Она не подняла мой подборок своей ручищей, не присела на корточки передо мной. Вообще ничего не сделала такого, от чего меня стошнило бы окончательно.


— Я никуда не пойду. — Я задрал голову вверх в надежде бесстрашно уставиться ей в глаза, но по факту перед моим взором оказались её сиськи. — Вам не сложно потерпеть меня. Почему вы меня выгоняете?


И тогда она опустилась перед мной. Но даже тогда мы оказались не на одном уровне, потому что диванчик, в который я вжалась всей своей голой кожей, был довольно низким.


— Встань, пожалуйста, на ноги. Хочу видеть твое лицо.


Встать было сложно, не только потому что я была в ужасе, но еще и потому что гигантиха была очень близко. И когда я встала, то почти прижалась к ней всем телом.


— Вот так. Ты такая юная. Твоя кожа гладкая, ты вкусно пахнешь без капли духов. Лилит, чтобы я пахла не разложением, я выливаю на себя тонну. Но глядя на твою мордашку, вижу, что зря.

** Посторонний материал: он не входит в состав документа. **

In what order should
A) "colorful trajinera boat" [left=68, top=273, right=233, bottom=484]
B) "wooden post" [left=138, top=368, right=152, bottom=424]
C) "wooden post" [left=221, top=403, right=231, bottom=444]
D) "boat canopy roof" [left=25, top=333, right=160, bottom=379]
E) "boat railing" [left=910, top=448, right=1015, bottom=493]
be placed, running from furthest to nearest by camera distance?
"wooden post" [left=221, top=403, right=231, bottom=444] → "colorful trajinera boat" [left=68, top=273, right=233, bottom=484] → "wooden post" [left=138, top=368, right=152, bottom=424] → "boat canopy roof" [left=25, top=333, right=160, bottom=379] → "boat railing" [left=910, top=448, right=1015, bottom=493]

Её лицо было прямо перед моим, и я видела, как бумажная кожа, покрытая толстым слоем белой, словно тальк, пудры, начала немного трескаться. Ей бы не помешал увлажняющий крем. Мелкая пыль с ее лица попала мне в нос, и я, не успев перехватить рефлексы, чихнула.


— Как котёнок. — Она улыбнулась еще шире, и, кажется, она была очень рада, что я забрызгала её слюнями. — Я очень хочу, чтобы ты ушла. Можешь не отходить далеко, просто выйди за порог. Такая красивая… Я не хочу тебя портить.


У меня не осталось для нее слов отказа, потому что я очень хотела выйти отсюда и не видеть ее уродливого лица и не слышать этот самый уродский запах на свете. Поэтому я молчала и смотрела куда-то ей в плечо.


— У меня три дочери, Лилит, я умею уговаривать непослушных детей. Но раз ты ведешь себя, как взрослая, то и я буду обращаться с тобой, как со взрослой.


Я не знала, что она будет делать, в ее арсенале была любая гадость мира. Больше всего я боялась боли, и ее она мне могла сполна дать. От этого меня начало мутить еще больше, а зубы отбивали нечеткий ритм. Вот же…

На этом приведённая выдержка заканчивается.